Care must be taken to specify Destinations with sufficient free disk space to store the collected files. If multiple Collections will store files at Destinations residing on the same physical disk or array, take care to:
Ensure free disk space is sufficient to store files from all the Collections
Ensure Collections are scheduled to run in a staggered fashion, if necessary, so that disk I/O at the Destination does not become a performance bottleneck.
See also: Destination Type, FileSafe, Native Files, MHTML
Destination Type
The kind of files that a collection or extraction will save at the specified Destination.
Destination Types (formats) include:
Native Files: Copies of the original files
FileSafe: An evidence file format, containing multiple files and folders with metadata intact
MHTML: For storing dynamic content collected from SharePoint servers
See also: Destination, FileSafe, Native Files, MHTML
Disk Image Collection
A complete copy of a logical volume or an entire physical disk. Disk images include all the readable data for the volume or disk, including any unallocated sectors (which can contain the content of deleted files).
Because disk images are much larger than a "targeted file collection", they take more time to capture and transmit, as well as take more disk space to store. Furthermore, more time and disk space are required for disk images when performing any subsequent indexing and searching of the data (using a program such as Nuix Workbench, licensed separately).

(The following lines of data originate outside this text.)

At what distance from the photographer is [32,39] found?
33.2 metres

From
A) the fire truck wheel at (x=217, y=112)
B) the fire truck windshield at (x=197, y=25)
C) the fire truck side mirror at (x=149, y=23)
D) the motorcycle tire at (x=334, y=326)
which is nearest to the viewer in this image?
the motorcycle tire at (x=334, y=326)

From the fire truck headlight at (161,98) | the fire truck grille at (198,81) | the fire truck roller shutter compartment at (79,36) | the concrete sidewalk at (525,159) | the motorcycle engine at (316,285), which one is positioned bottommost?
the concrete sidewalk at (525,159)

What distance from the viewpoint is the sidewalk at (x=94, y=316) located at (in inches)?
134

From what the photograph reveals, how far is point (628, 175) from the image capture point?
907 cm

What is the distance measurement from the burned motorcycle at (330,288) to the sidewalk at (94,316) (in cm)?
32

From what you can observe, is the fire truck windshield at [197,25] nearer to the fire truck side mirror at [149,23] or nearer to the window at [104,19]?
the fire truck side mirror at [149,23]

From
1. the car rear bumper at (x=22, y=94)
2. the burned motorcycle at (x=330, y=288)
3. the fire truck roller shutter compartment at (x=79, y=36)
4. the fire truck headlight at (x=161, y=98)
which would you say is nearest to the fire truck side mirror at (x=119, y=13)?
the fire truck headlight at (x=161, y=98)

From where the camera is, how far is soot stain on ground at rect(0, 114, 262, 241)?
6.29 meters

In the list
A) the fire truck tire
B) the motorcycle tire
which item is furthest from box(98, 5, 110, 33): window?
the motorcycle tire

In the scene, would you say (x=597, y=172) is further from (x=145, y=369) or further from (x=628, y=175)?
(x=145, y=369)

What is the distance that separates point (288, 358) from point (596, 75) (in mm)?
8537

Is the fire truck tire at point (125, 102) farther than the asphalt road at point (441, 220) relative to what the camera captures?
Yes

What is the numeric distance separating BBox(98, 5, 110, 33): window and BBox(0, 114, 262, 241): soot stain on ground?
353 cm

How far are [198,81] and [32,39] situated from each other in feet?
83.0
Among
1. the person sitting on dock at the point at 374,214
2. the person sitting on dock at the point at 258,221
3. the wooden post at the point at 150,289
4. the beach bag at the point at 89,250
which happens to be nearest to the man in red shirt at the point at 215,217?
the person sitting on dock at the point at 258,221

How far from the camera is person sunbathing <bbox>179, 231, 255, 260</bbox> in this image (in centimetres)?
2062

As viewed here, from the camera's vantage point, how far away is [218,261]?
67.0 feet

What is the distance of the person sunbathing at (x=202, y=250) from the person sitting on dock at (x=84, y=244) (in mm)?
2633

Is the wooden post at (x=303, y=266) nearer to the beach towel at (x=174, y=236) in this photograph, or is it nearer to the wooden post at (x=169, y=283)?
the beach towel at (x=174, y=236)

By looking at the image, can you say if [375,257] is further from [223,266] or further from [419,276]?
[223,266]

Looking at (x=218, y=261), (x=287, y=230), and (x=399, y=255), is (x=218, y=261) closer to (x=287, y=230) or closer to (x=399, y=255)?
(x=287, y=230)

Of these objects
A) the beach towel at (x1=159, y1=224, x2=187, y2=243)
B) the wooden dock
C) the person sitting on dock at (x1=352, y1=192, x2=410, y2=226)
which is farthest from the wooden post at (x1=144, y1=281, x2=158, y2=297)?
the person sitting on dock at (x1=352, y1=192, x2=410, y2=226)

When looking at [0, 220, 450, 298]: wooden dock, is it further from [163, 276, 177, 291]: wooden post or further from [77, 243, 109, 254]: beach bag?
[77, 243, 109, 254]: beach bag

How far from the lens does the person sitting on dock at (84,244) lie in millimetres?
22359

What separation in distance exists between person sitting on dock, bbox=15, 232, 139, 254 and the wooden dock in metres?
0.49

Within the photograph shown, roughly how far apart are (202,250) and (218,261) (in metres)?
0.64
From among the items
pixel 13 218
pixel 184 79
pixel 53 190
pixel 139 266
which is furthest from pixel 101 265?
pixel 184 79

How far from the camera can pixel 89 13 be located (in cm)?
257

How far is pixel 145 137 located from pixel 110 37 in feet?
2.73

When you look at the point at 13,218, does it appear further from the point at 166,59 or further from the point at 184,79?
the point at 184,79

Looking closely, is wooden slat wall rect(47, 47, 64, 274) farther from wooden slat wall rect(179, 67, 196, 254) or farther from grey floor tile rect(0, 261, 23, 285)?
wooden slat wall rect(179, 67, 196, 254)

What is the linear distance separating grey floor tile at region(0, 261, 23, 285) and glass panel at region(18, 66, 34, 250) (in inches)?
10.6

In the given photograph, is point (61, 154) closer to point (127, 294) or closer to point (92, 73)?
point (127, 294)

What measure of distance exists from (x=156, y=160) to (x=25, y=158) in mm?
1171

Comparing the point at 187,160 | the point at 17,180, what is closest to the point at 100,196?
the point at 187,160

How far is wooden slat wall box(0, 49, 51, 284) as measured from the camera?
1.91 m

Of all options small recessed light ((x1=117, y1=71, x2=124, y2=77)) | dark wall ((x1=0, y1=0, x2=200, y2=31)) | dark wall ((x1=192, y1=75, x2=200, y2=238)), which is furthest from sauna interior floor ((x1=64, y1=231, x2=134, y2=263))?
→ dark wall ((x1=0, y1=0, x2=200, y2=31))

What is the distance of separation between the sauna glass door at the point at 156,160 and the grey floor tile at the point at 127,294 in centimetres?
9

For these reasons, disk images are generally sued only for critical matters such as criminal investigations, or when mandated by a court order.
See also Physical Disk, Logical Volume, Targeted File Collection
Duplicate Files Hash Database
The Duplicate Files hash database contains the hashes for all files that have previously been extracted with Nuix Collector Evidence Browser or Nuix Collector. This hash database can be used to de-duplicate files based on those files that have been extracted or collected previously. These duplicates are considered "external" duplicates, as they are from previous extraction or collection runs. Any duplicate file determined based on this hash database will be logged as duplicates but will not have a reference to the original file.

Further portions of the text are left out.